The $q$-exponential function is given by the power series
$$ e_q(x) = \sum_{n=0}^\infty \frac{x^n}{[n]!} $$
using the $q$-integers $[k]:=q^{k-1}+\cdots+q+1=(q^k-1)/(q-1)$ and $q$-factorials $[n]!=[n][n-1]\cdots[2][1]$.
What is the inverse function $\ln_q$ satisfying $\ln_q(e_q(x))=x$ and $e_q(\ln_q(1+x))=1+x$?
I am treating $x$ and $q$ as either indeterminates for formal power series or complex variables in whatever domain yields an answer. By hand I calculated the first few terms
$$ \ln_q(1+x)=x-\frac{1}{[2]}x^2+ \left(\frac{2}{\,[2]^2}-\frac{1}{[3][2]}\right)x^3- \left(\frac{5}{\,[2]^3}-\frac{5}{[3][2]^2}+\frac{1}{[4][3][2]}\right)x^4+\cdots $$
A vast generalization might be to treat $[1],[2],[3],\cdots$ as independent formal variables and treat these coefficients above as rational functions of them. At worst, the series for $\ln_q$ is no simpler than this generalization.
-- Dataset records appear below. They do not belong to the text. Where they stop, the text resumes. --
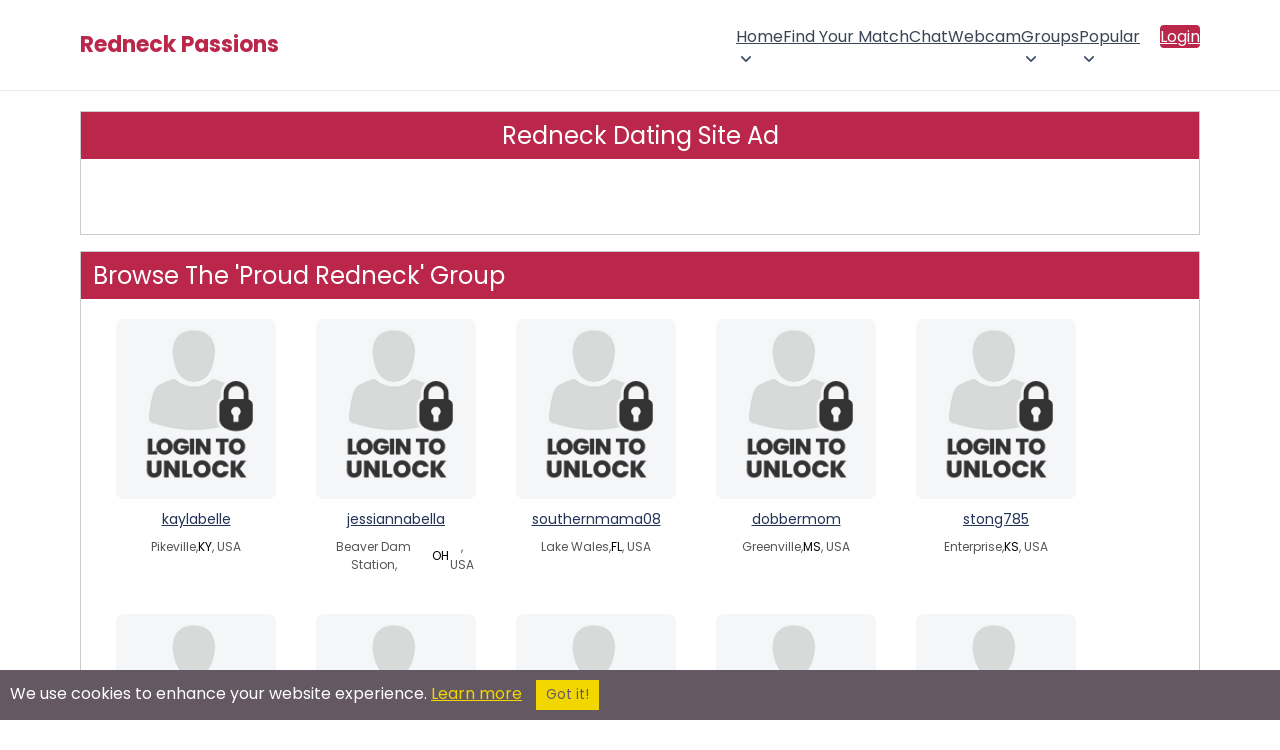

--- FILE ---
content_type: text/html; charset=utf-8
request_url: https://www.google.com/recaptcha/api2/aframe
body_size: 267
content:
<!DOCTYPE HTML><html><head><meta http-equiv="content-type" content="text/html; charset=UTF-8"></head><body><script nonce="o4BWaPbRpK3S-CN-ihG1hw">/** Anti-fraud and anti-abuse applications only. See google.com/recaptcha */ try{var clients={'sodar':'https://pagead2.googlesyndication.com/pagead/sodar?'};window.addEventListener("message",function(a){try{if(a.source===window.parent){var b=JSON.parse(a.data);var c=clients[b['id']];if(c){var d=document.createElement('img');d.src=c+b['params']+'&rc='+(localStorage.getItem("rc::a")?sessionStorage.getItem("rc::b"):"");window.document.body.appendChild(d);sessionStorage.setItem("rc::e",parseInt(sessionStorage.getItem("rc::e")||0)+1);localStorage.setItem("rc::h",'1768455072209');}}}catch(b){}});window.parent.postMessage("_grecaptcha_ready", "*");}catch(b){}</script></body></html>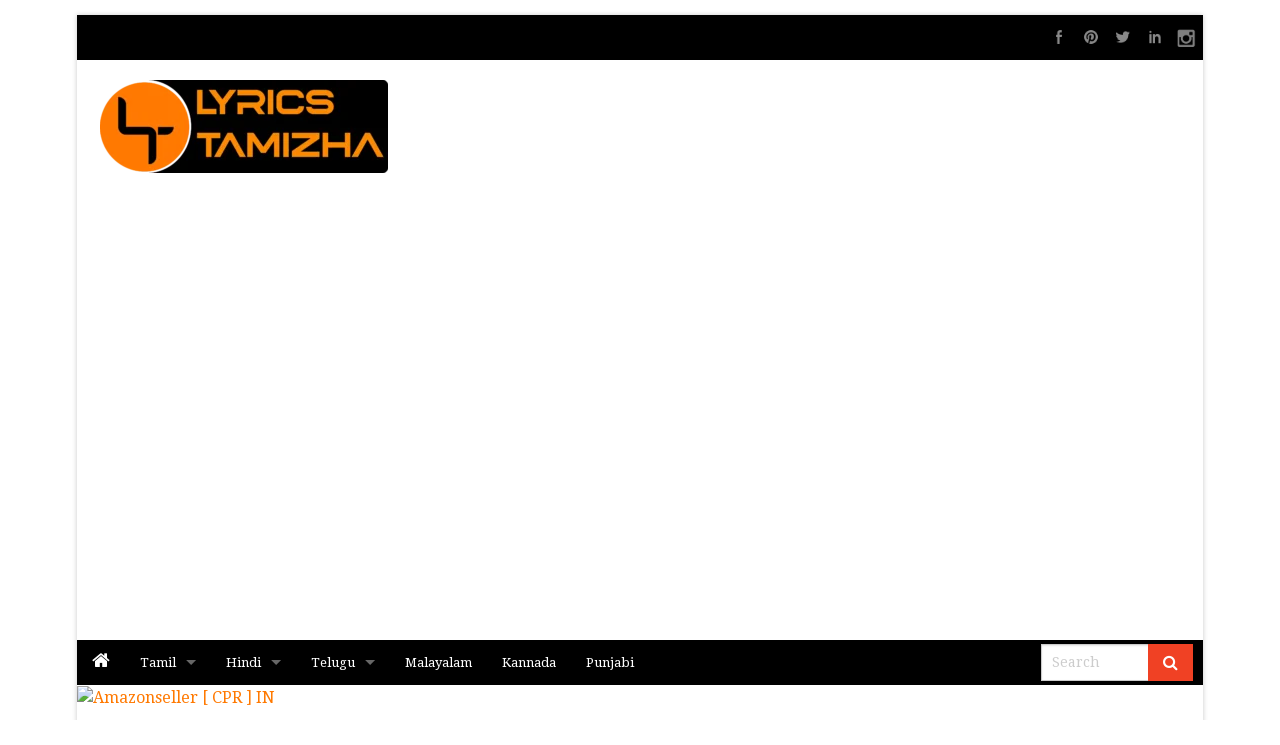

--- FILE ---
content_type: text/html; charset=utf-8
request_url: https://www.google.com/recaptcha/api2/aframe
body_size: 268
content:
<!DOCTYPE HTML><html><head><meta http-equiv="content-type" content="text/html; charset=UTF-8"></head><body><script nonce="DDIOVG8SfBxsnbAZ9i5jFw">/** Anti-fraud and anti-abuse applications only. See google.com/recaptcha */ try{var clients={'sodar':'https://pagead2.googlesyndication.com/pagead/sodar?'};window.addEventListener("message",function(a){try{if(a.source===window.parent){var b=JSON.parse(a.data);var c=clients[b['id']];if(c){var d=document.createElement('img');d.src=c+b['params']+'&rc='+(localStorage.getItem("rc::a")?sessionStorage.getItem("rc::b"):"");window.document.body.appendChild(d);sessionStorage.setItem("rc::e",parseInt(sessionStorage.getItem("rc::e")||0)+1);localStorage.setItem("rc::h",'1769954899651');}}}catch(b){}});window.parent.postMessage("_grecaptcha_ready", "*");}catch(b){}</script></body></html>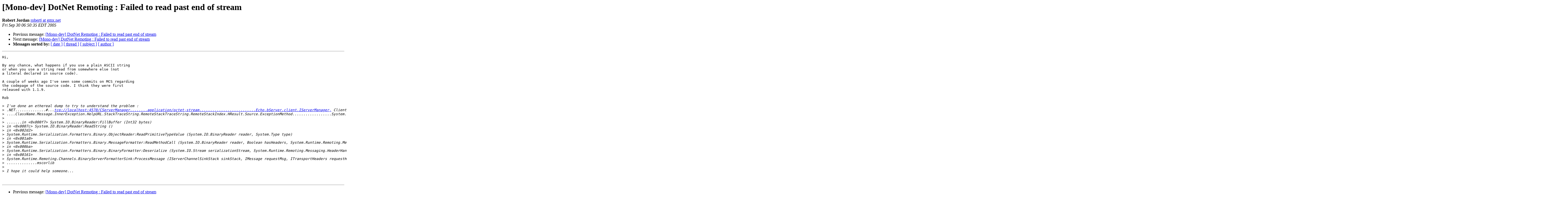

--- FILE ---
content_type: text/html; charset=utf-8
request_url: https://mono.github.io/mail-archives/mono-devel-list/2005-September/015048.html
body_size: 1455
content:
<!DOCTYPE HTML PUBLIC "-//W3C//DTD HTML 3.2//EN">
<HTML>
 <HEAD>
   <TITLE> [Mono-dev] DotNet Remoting : Failed to read past end of stream
   </TITLE>
   <LINK REL="Index" HREF="index.html" >
   <LINK REL="made" HREF="mailto:mono-devel-list%40lists.ximian.com?Subject=%5BMono-dev%5D%20DotNet%20Remoting%20%3A%20Failed%20to%20read%20past%20end%20of%20stream&In-Reply-To=1128063509.28861.2.camel%40hub-lin-dev">
   <META NAME="robots" CONTENT="index,nofollow">
   <META http-equiv="Content-Type" content="text/html; charset=us-ascii">
   <LINK REL="Previous"  HREF="015042.html">
   <LINK REL="Next"  HREF="015050.html">
 </HEAD>
 <BODY BGCOLOR="#ffffff">
   <H1>[Mono-dev] DotNet Remoting : Failed to read past end of stream</H1>
    <B>Robert Jordan</B> 
    <A HREF="mailto:mono-devel-list%40lists.ximian.com?Subject=%5BMono-dev%5D%20DotNet%20Remoting%20%3A%20Failed%20to%20read%20past%20end%20of%20stream&In-Reply-To=1128063509.28861.2.camel%40hub-lin-dev"
       TITLE="[Mono-dev] DotNet Remoting : Failed to read past end of stream">robertj at gmx.net
       </A><BR>
    <I>Fri Sep 30 06:50:35 EDT 2005</I>
    <P><UL>
        <LI>Previous message: <A HREF="015042.html">[Mono-dev] DotNet Remoting : Failed to read past end of stream
</A></li>
        <LI>Next message: <A HREF="015050.html">[Mono-dev] DotNet Remoting : Failed to read past end of stream
</A></li>
         <LI> <B>Messages sorted by:</B> 
              <a href="date.html#15048">[ date ]</a>
              <a href="thread.html#15048">[ thread ]</a>
              <a href="subject.html#15048">[ subject ]</a>
              <a href="author.html#15048">[ author ]</a>
         </LI>
       </UL>
    <HR>  
<!--beginarticle-->
<PRE>Hi,

By any chance, what happens if you use a plain ASCII string
or when you use a string read from somewhere else (not
a literal declared in source code).

A couple of weeks ago I've seen some commits on MCS regarding
the codepage of the source code. I think they were first
released with 1.1.9.

Rob

&gt;<i> I've done an ethereal dump to try to understand the problem :
</I>&gt;<i> .NET..............#...<A HREF="tcp://localhost:4570/CServerManager........application/octet-stream..........................Echo.bServer.client.IServerManager,">tcp://localhost:4570/CServerManager........application/octet-stream..........................Echo.bServer.client.IServerManager,</A> Client, Version=1.0.2098.31357, Culture=neutral, PublicKeyToken=null......Hello..NET....................................Hello..NET..............#...<A HREF="tcp://localhost:4570/CServerManager........application/octet-stream..........................Echo.bServer.client.IServerManager,">tcp://localhost:4570/CServerManager........application/octet-stream..........................Echo.bServer.client.IServerManager,</A> Client, Version=1.0.2098.31357, Culture=neutral, PublicKeyToken=null.......CODE des types de notes .. afficher ex NOTTECH_EXPE, on g..re * exemple NOTETECH* on prend tous les codes commen..ant par NOTENAT..NET......D........................&quot;......................System.IO.EndOfStreamException
</I>&gt;<i> ....ClassName.Message.InnerException.HelpURL.StackTraceString.RemoteStackTraceString.RemoteStackIndex.HResult.Source.ExceptionMethod..................System.IO.EndOfStreamException.....&quot;Failed to read past end of stream.
</I>&gt;<i> 
</I>&gt;<i> .......in &lt;0x000f7&gt; System.IO.BinaryReader:FillBuffer (Int32 bytes)
</I>&gt;<i> in &lt;0x0007c&gt; System.IO.BinaryReader:ReadString ()
</I>&gt;<i> in &lt;0x002d2&gt;
</I>&gt;<i> System.Runtime.Serialization.Formatters.Binary.ObjectReader:ReadPrimitiveTypeValue (System.IO.BinaryReader reader, System.Type type)
</I>&gt;<i> in &lt;0x001a0&gt;
</I>&gt;<i> System.Runtime.Serialization.Formatters.Binary.MessageFormatter:ReadMethodCall (System.IO.BinaryReader reader, Boolean hasHeaders, System.Runtime.Remoting.Messaging.HeaderHandler headerHandler, System.Runtime.Serialization.Formatters.Binary.BinaryFormatter formatter)
</I>&gt;<i> in &lt;0x000ba&gt;
</I>&gt;<i> System.Runtime.Serialization.Formatters.Binary.BinaryFormatter:Deserialize (System.IO.Stream serializationStream, System.Runtime.Remoting.Messaging.HeaderHandler handler)
</I>&gt;<i> in &lt;0x00161&gt;
</I>&gt;<i> System.Runtime.Remoting.Channels.BinaryServerFormatterSink:ProcessMessage (IServerChannelSinkStack sinkStack, IMessage requestMsg, ITransportHeaders requestHeaders, System.IO.Stream requestStream, IMessage responseMsg, ITransportHeaders responseHeaders, System.IO.Stream responseStream)
</I>&gt;<i> ..............mscorlib
</I>&gt;<i> 
</I>&gt;<i> I hope it could help someone...
</I>

</PRE>

<!--endarticle-->
    <HR>
    <P><UL>
        <!--threads-->
	<LI>Previous message: <A HREF="015042.html">[Mono-dev] DotNet Remoting : Failed to read past end of stream
</A></li>
	<LI>Next message: <A HREF="015050.html">[Mono-dev] DotNet Remoting : Failed to read past end of stream
</A></li>
         <LI> <B>Messages sorted by:</B> 
              <a href="date.html#15048">[ date ]</a>
              <a href="thread.html#15048">[ thread ]</a>
              <a href="subject.html#15048">[ subject ]</a>
              <a href="author.html#15048">[ author ]</a>
         </LI>
       </UL>

<hr>
<a href="http://lists.ximian.com/mailman/listinfo/mono-devel-list">More information about the Mono-devel-list
mailing list</a><br>
</body></html>
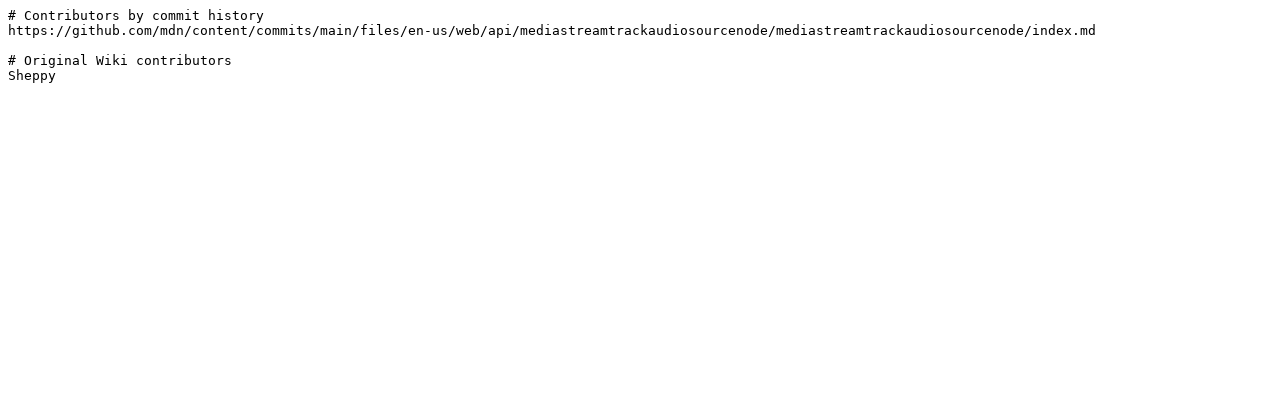

--- FILE ---
content_type: text/plain
request_url: https://developer.mozilla.org/en-US/docs/Web/API/MediaStreamTrackAudioSourceNode/MediaStreamTrackAudioSourceNode/contributors.txt
body_size: -348
content:
# Contributors by commit history
https://github.com/mdn/content/commits/main/files/en-us/web/api/mediastreamtrackaudiosourcenode/mediastreamtrackaudiosourcenode/index.md

# Original Wiki contributors
Sheppy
Curiously, this seems to be in no literature at all. Like, are these coefficients a special kind of polynomial? Is $\ln_q$ the $q$-integral of something? Is there an analogous identity for the fact $e_q(x+y)=e_q(x)e_q(y)$ when $(xy)=q(yx)$? All mentions of $q$-logarithms in search results seem to be talking about Tsallis statistics, which is an unrelated situation with a unrelated notion of $q$-exponential.